## [GIVEN INFORMATION]
┌────────

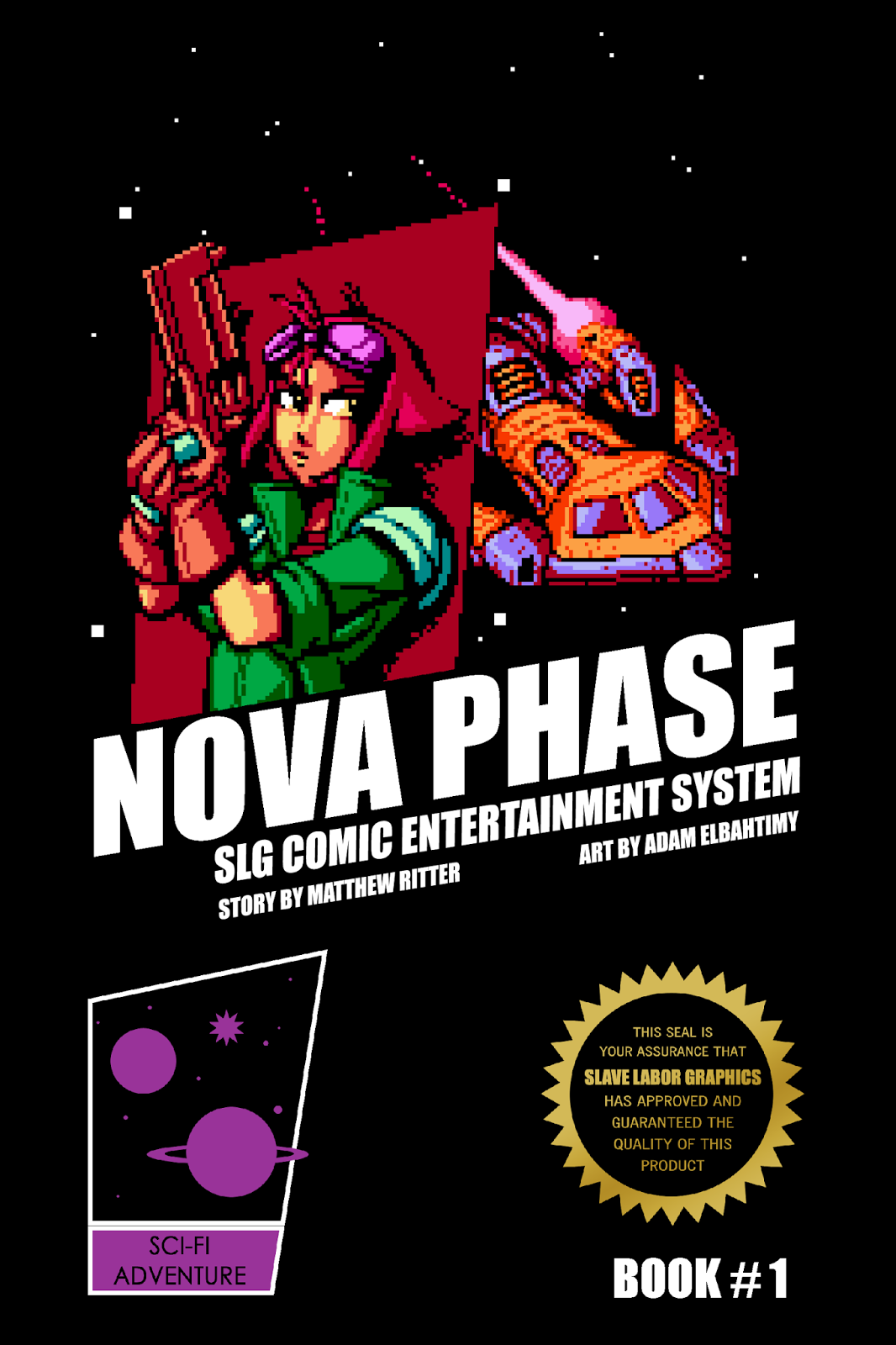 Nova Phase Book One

└────────
┌────────

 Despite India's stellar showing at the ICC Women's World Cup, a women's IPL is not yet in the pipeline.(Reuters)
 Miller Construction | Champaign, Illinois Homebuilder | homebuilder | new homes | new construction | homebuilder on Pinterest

└────────

## [EXERCISE DIRECTIONS]
Please copy, exactly as written, every line in the listing above from the line with "Despite India's stellar" up to and including the line with "Miller Construction |".

## [WRITTEN RESPONSE]
 Despite India's stellar showing at the ICC Women's World Cup, a women's IPL is not yet in the pipeline.(Reuters)
 Miller Construction | Champaign, Illinois Homebuilder | homebuilder | new homes | new construction | homebuilder on Pinterest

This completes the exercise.